The data matrix. Each row is an observation and each column is a
variable of interest. Should be numerical data.
level
The number of levels used for plug-in bandwidth estimation (see
the documentation for the KernSmooth package.)
na.rm
Remove missing values if TRUE. This is required for the
bandwidth calculation.
h
A (double) vector of smoothing bandwidths, one for each variable. If
missing this will be calculated using the dpik() function from the
KernSmooth package.
...
Additional options passed to dpik() if necessary.
v1
A vector for the pairwise version
v2
A vector for the pairwise version
Details
The results of cmi() are in many ways similar to a correlation matrix,
with each row and column index corresponding to a given variable.
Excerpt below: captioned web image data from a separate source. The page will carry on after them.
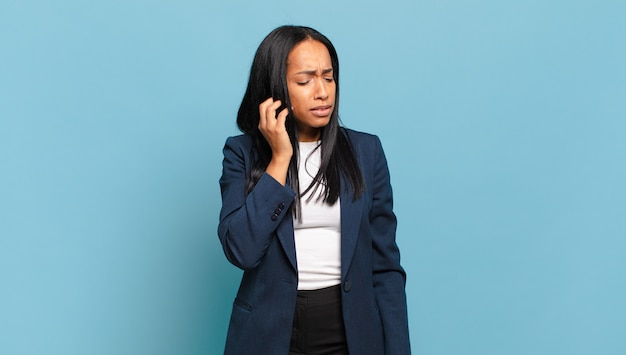 Jonge zwarte vrouw die zich gestrest, gefrustreerd en moe voelt, pijnlijke nek wrijft, met een bezorgde, onrustige blik. bedrijfsconcept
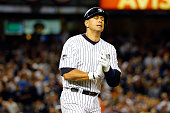 Alex Rodriguez of the New York Yankees reacts after hitting a flied out ball against Dallas Keuchel of the Houston Astros to close out the sixth...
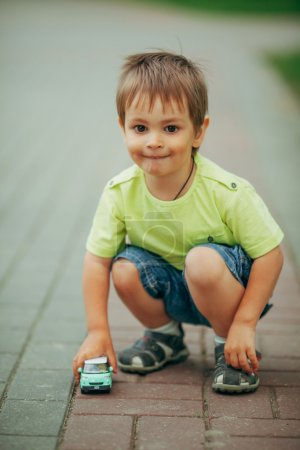 little boy playing with toy car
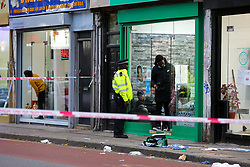 © Licensed to London News Pictures. 30/10/2020. London, UK. A police officer at a crime scene on West Green Road in Tottenham, north London, following the stabbing of a man in his 20s. A medical kit is seen outside a hairdresser. Photo credit: Dinendra Haria/LNP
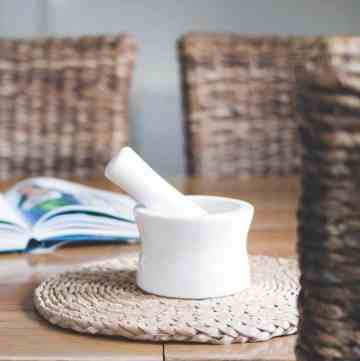 Mortar and Pestle Set on a a table with chairs around: Closeup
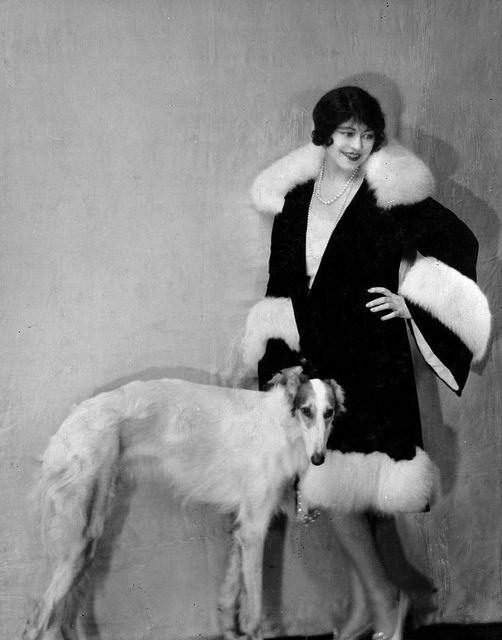 """""""Model wearing fashionable fur-trimmed coat with Russian Wolfhound dog at her side."""" #vintage #fashion #1920s #dog"""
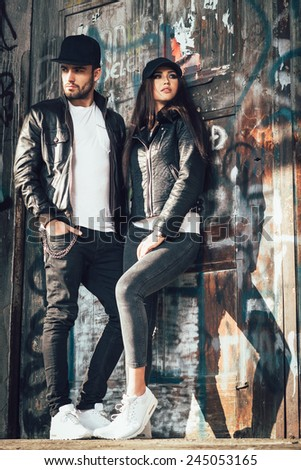 Young urban couple posing - stock photo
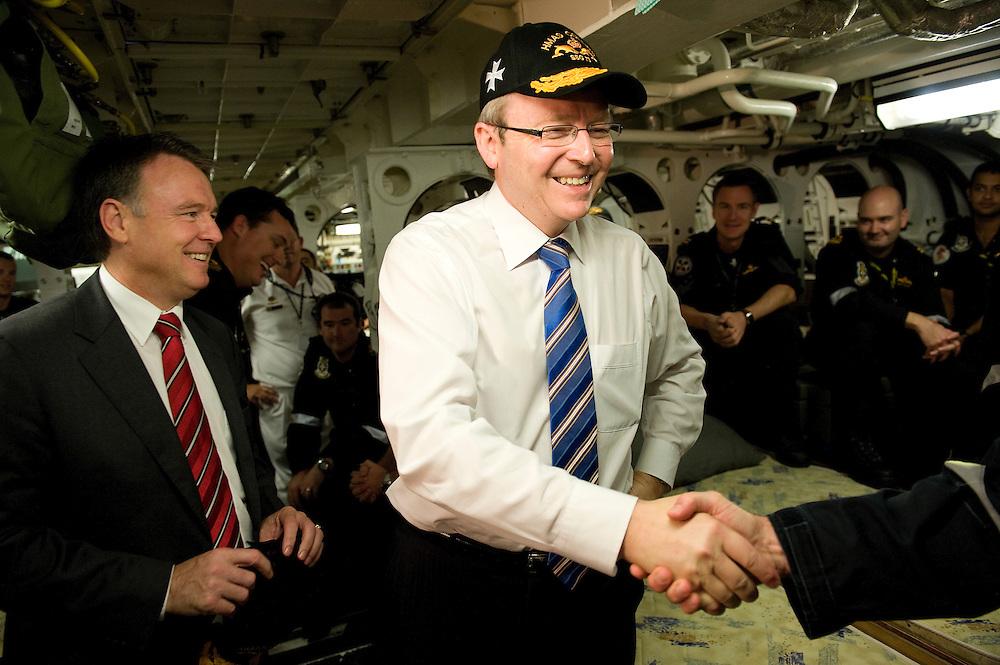 Australian Prime Minister Kevin Rudd talks with crew aboard the submarine HMAS Collins at Garden Island, Western Australia.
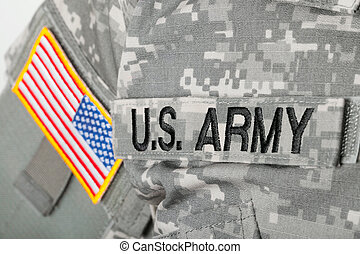 Close up studio shot of U.S. ARMY and USA flag patches on solders uniform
cminjk() and cminjk.pw() just returns the MI values without performing the
jackknife. cmi.pw() and cminjk.pw() each only require two bandwidths, one
for each variable. The number of processor cores used can be changed by
setting the environment variable "OMP_NUM_THREADS" before starting R.
Value
Returns a list of 3 matrices each of size ncol(cts) by
ncol(cts)
mi
The raw MI estimates.
bcmi
Jackknife bias corrected MI estimates (BCMI). These are each MI value
minus the corresponding jackknife estimate of bias.
zvalues
Z-scores for each hypothesis that the corresponding
BCMI value is zero. These have poor statistical properties but can be useful
as a rough measure of the strength of association.
Examples
##################################################
# The USArrests dataset
# Matrix version
c1 <- cmi(USArrests)
lapply(c1, round, 2)
# Pairwise version
cmi.pw(USArrests[,1], USArrests[,2])
# Without jackknife
c2 <- cminjk(USArrests)
round(c2, 2)
cminjk.pw(USArrests[,1], USArrests[,2])
##################################################
# A look at Anscombe's famous dataset.
par(mfrow = c(2,2))
plot(anscombe$x1, anscombe$y1)
plot(anscombe$x2, anscombe$y2)
plot(anscombe$x3, anscombe$y3)
plot(anscombe$x4, anscombe$y4)
cor(anscombe$x1, anscombe$y1)
cor(anscombe$x2, anscombe$y2)
cor(anscombe$x3, anscombe$y3)
cor(anscombe$x4, anscombe$y4)
cmi.pw(anscombe$x1, anscombe$y1)
cmi.pw(anscombe$x2, anscombe$y2)
cmi.pw(anscombe$x3, anscombe$y3)
# dpik() has some trouble with zero scale estimates on this one:
cmi.pw(anscombe$x4, anscombe$y4, scalest = "stdev")
##################################################
##################################################
# The highly collinear Longley dataset
pairs(longley, main = "longley data")
l1 <- cmi(longley)
lapply(l1, round, 2)
# Here we demonstrate the scale-invariance of MI.
# Note: Scaling can help stabilise estimates when there are
# difficulties with the bandwidth estimation, but is unnecessary
# here.
long2 <- scale(longley)
l2 <- cmi(long2)
lapply(l2, round, 2)
##################################################
# See the vignette for large-scale examples.